Cornell Food and Brand Lab released "Obesity: Is junk food really to blame? Candy, soda, and fast food are not driving the rising obesity trend in the US,” a study by professors David Just and Brian Wansink which looked at data from the US Centers for Disease Control. The research found that for everyone who was not extremely overweight or underweight, candy, snacks, fast food and soda had no correlation to body mass index (BMI).
Taking on obesity is more than junk food
Just told BakeryandSnacks that the genesis of this study came from the recent soda, sugar and junk food-based taxes that are currently in popping up in pockets of the US. He said there have been promises that this will make a “big dent” in obesity, but he and Wansink wondered if this was promising a bit too much.
“We looked through [the CDC study] to see if people who were heavier consumed more of these snacks,” he said. “We expected maybe it was being exaggerated, but maybe there is some kind of relationship. We were pretty shocked to see it was basically flat for most of that distribution.”

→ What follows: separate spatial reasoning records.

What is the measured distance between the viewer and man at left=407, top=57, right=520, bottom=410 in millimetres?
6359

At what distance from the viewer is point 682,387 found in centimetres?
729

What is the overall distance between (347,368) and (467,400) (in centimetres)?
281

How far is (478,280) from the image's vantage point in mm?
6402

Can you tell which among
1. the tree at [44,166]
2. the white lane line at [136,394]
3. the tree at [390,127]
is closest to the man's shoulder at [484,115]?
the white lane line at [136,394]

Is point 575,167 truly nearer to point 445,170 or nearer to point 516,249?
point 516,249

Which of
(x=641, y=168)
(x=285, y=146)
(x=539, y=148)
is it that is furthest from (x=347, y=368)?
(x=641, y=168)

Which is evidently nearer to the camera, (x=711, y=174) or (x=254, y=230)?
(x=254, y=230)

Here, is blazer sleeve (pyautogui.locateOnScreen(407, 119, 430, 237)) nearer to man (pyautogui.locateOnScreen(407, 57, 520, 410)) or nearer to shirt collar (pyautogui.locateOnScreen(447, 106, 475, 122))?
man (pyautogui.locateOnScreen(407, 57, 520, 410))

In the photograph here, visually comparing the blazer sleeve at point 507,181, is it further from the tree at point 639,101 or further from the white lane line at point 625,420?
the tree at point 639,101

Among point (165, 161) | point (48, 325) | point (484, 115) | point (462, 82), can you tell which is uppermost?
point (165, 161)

While Just recognizes that junk food consumption isn’t completely detached from obesity, he said the study found that it was not the difference between those who are overweight and those who have a healthy weight.
The rest of the story still has to be told as to what the real differential between weights is, he said, but Just believes it comes down to eating too much protein, grains and snacks and not enough fruits, vegetables or physical activity.

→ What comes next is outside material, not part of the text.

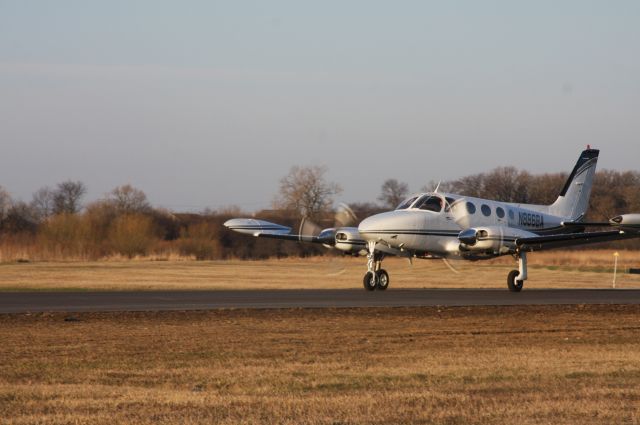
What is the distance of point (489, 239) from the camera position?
33188 millimetres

“There are always trends that reconcile with those results,” he said. “But junk food doesn’t seem to the boogie man it was made out to be.”
What’s the solution?
Nutritional education has had mixed results, Just said. So does the issue of controlling portion size and what goes into foods fall into the hands of manufacturers? Just believes it should, at least partially, as portion size plays a big role in what people eat.
“I do think it is the food manufacturers who really have to lead that charge in making their products, making the packaging and sizing of things more sensible,” he said. “We’ve seen some moves that way; I think there are some companies clumsily trying to find ways to do that … but we’re sort of early in that phase of this.”
Junk food taxes will likely have little to no success, he said, as Just believes this is more of a holistic diet problem than an issue with a narrow grouping of junk foods.